Much as I dislike pointing out the facts of life to complete strangers, I think you should know:

Everything you do in life is going to involve Other People. They are everywhere. They are the ones that give you food, water, sex, and computers. Without them you are nothing.

What they think is very important to you, whether you wish it to be or not. The thinking of other people will determine how much food, money, sex, and computers you can get your hands on. Without them you have nothing.

Now, you may not have to worry about what I think. You may not need to worry about what any one person thinks. You may need to take only a small handful of people you like and respect into account. The rest you can ignore.

When you ignore these people, I would suggest that you do not tell them that you do not give a **** what they think. The tactful thing to do is to ignore them quietly and without fuss, never letting those who are not troubling your mind know of it.

At times, you may have trouble ignoring them. You may need to ask them, please, just leave me alone. If this does not work, than you may explain to them that you are indeed ignoring them. If they persist, you may leave. If it is truly called for, you may even give them a good telling off. If this includes swearing, this is okay. They have, after all, asked for you to be included in their life, and it is their problem if they find they have made a mistake.

But if you are not pressed, please do not do anything obscene to my thinking, or anyone else's, without a very good reason.


I think that it would be quite funny if I deleted flamingweasel's node. Ironic, even. But, I won't.

Usually when I think I'm realizing what other people think of me, it's really just me thinking about what I think other people are thinking about me. So it's really me thinking things about me that I would rather not think. If you get my meaning.

There was an old Zen clique (sp?) I read somewhere in which it was suggested that you consider other people as though they were wooden puppets. I guess that means to not get too hung up on what their motivations are (they probably don't know), but watch their behaviors closely 'cause they are real.

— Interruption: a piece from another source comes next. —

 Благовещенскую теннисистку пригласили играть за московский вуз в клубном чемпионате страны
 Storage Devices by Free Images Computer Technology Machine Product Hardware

Personally, I think you need at LEAST one person whose opinion of you means almost everything to you. The word that describes people who don't have at least one such person (or animal for that matter) in front of whom they could feel (really feel) ashamed is sociopath. I prefer the older, more prejorative term, psychopath. The new DSMIV version--Anitisocial Personality Disorder does not do justice to just how truly evil some people can be. For a good psychological AND spiritual analysis of the nature of evil, check out Scott Peck's lesser known work, People of the Lie. In it he hypothesizes that the nature of evil is the refusal to see yourself honestly. The best and most entertaining descriptions of psychopaths (outside of Thomas Harris novels) are found in Hervey Cleckley's classic, The Mask of Sanity (I think I got the name right). He was also one of the co-authors of The Three Faces of Eve. In Mask he hypothesizes that psychopaths and part-psychopaths (see William Jefferson Clinton) lack a crucial part of the sense of empathy. They know (learn) what is wrong intellectually, but never truly sense another's pain as if it were their own (if I remember right).